Bilim bazen doğrulardan, bazen merak edilenlerden ancak çoğu zaman yanılgılardan ibarettir ve bu şekilde ilerleyerek doğruları yeniden tanımlamaya devam eder. Günümüzden yüzyıllar önce ölmüş birinin nasıl göründüğünü artık tam anlamıyla tespit edebilmek ise bu “doğru”ların arasında yer alıyor.
Bu bir resim, aslında fotoğraf gibi görünebilir; ancak size bakan oldukça gerçekçi yüze sahip bu adam, gerçekte 700 yıl önce ölmüş birisi. Bu inanılmaz yüz rekonstrüksiyonunu gerçekleştiren araştırmacılar, ortaçağda İngiltere’de yaşamış sıradan insanları bu şekilde modernize ederek dönemin yaşayış biçimiyle ilgili daha ayrıntılı bilgilerin peşinde emek harcıyorlar.
13. yüzyılda yapılmış "Bağlam 958" adı verilen ve 400 kişinin bulunduğu mezarlık, İngiltere’nin Cambridge şehrindeki Old Divinity of St John’s Kolejinin altında bulunuyor. Mezarlık 2010-12 yılları arasında tamamen gün yüzüne çıkmıştı. Ortaçağ döneminde bu okulun bulunduğu bölge bir Azınlık Hastanesi'ne ev sahipliği yapıyordu ve toplumdaki düşük gelirli insanlar ve hastalarla ilgilenmek için kurulan bir hayır kurumu görevi görüyordu. Yüzyıllarca hizmet veren hastanenin bahçesi ise hayatını kaybeden insanların gömüldüğü azınlık mezarlığıydı. Bağlam 958'in yeniden inşası, Cambridge Üniversitesi Arkeoloji Bölümü ve Dundee Üniversitesi Anatomi ve İnsan Kimliği Merkezi arasındaki işbirliğiyle gerçekleştiriliyor.
“Veba sonrası: Ortaçağ’da Cambridge'de Sağlık ve Tarih" adı verilen proje, mezarları olabildiğince derinlikte ve detaylı olarak kataloglamak ve analiz etmekle başlatıldı. Kalıntılarının ve gömü alanının detaylı bir analizine dayanarak, o dönem tüm insanlığın baş belası olan Veba hastalığıyla nasıl mücadele edildiği hakkında önemli veriler elde edilecek.

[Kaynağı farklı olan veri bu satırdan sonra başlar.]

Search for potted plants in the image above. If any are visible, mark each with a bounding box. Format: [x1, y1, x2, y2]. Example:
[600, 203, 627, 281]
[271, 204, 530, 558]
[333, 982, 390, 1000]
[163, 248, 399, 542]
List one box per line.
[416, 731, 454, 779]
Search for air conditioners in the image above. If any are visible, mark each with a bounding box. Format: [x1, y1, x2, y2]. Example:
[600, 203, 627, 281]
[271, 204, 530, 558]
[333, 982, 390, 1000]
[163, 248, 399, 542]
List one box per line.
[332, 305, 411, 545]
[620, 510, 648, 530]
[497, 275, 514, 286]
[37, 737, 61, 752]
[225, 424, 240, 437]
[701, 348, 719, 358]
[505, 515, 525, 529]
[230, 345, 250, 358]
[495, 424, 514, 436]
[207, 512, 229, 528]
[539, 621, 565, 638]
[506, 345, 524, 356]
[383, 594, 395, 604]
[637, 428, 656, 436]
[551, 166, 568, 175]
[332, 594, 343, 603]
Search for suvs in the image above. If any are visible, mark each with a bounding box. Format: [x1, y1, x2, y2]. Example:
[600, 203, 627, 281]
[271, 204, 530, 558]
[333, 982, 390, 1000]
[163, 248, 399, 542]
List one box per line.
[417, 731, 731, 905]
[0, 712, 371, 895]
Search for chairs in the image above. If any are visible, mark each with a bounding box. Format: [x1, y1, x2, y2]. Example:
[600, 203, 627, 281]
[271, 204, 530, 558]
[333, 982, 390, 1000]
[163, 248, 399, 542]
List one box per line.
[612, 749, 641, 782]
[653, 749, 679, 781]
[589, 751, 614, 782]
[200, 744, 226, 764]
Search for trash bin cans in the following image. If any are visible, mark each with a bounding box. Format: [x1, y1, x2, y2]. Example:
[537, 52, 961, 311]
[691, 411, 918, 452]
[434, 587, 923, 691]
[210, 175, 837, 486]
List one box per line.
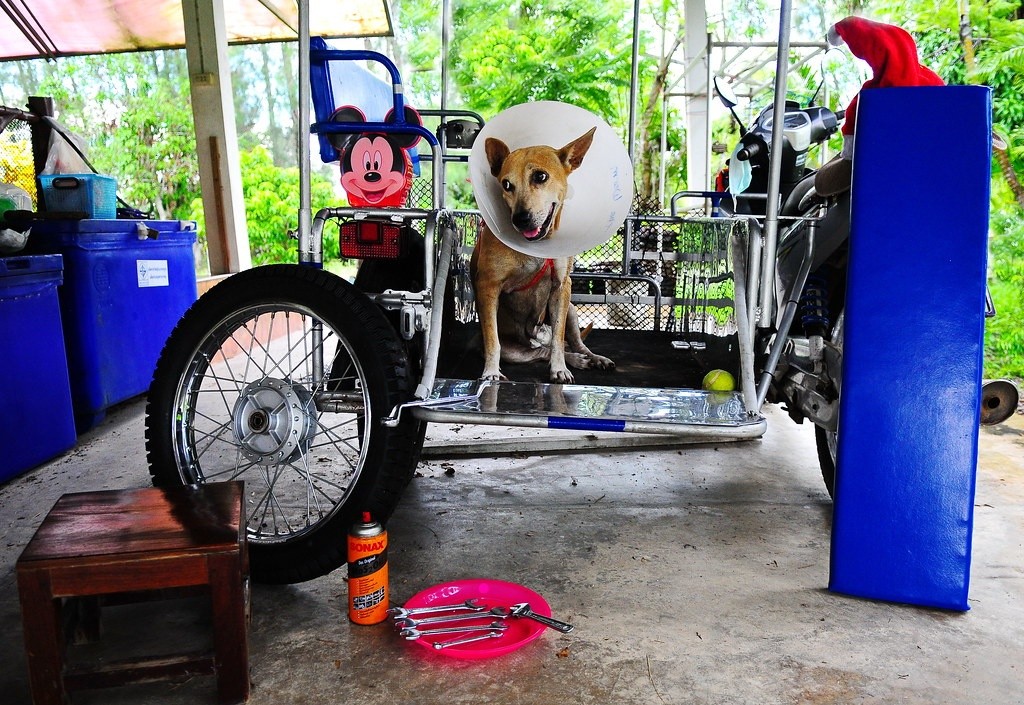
[79, 216, 202, 429]
[0, 252, 77, 484]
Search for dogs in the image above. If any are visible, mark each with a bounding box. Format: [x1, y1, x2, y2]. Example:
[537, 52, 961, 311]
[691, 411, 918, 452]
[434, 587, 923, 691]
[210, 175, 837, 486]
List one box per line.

Araştırmalar sonucunda söz konusu fotoğraftaki abimizin ise öldüğünde 40 yaşının biraz üstünde olduğu anlaşıldı. İskeletinin çok fazla yıpranma belirtileri göstermesi, bu nedenle muhtemelen zorlu bir hayat geçirdiğini ortaya koyuyor. Diş minesinin gençliğinde iki kez büyümeyi bırakması, gençken kıtlık ya da hastalıklarla yaşamış olabileceği ihtimalini doğuruyor. Arkeologlar, ölmeden önce iyileşen başının arkasına travma izlerine rastladı. Kişinin işçi sınıfında ağır koşullar altında çalışan birisi olduğu, bu detay ile kesinlik kazınıyor.
Dönemin en fakir insanlarının gömüldüğü yer olduğu Bağlam 958, insanların ortaçağ geleneklerine göre gömülmediği nadir yerlerden. Bu durum o dönemde fakir ve işçi sınıfında bulunan insanlara karşı toplumdaki hakim yaklaşımı ortaya koyuyor.
Ortaçağdaki sıradan insanların yaşamı gizemini koruyor:
Arkeologlar, “Tarihsel kayıtların çoğu, zengin kişilerin hayatı ve özellikle mali ve hukuki işlemler ile ilgilidir; sahip olduğunuz para ve mülkünüz ne kadar az olursa, o kadar kolay unutulur ve izinize rastlanması da bir o kadar zor olurdu” diyor. Bunun gibi yerler ve kalıntılar sıradan insanların yaşamı ile ilgili verileri sunmakla kalmıyor, döneme ait en gerçekçi tanımlama ve keşiflere kapı aralıyor.
Yüzü yeniden yapılandırma teknolojisi ile bu veriler daha net bir şekilde gün yüzüne çıkıyor. Ortaçağ, birçok yaşamı gölgeler altında bırakmış gizemlerle dolu olan ve bir yandan kendimizi tanımamızı sağlayan tarih olarak insanlığın yüzünü kızartmaya devam ediyor.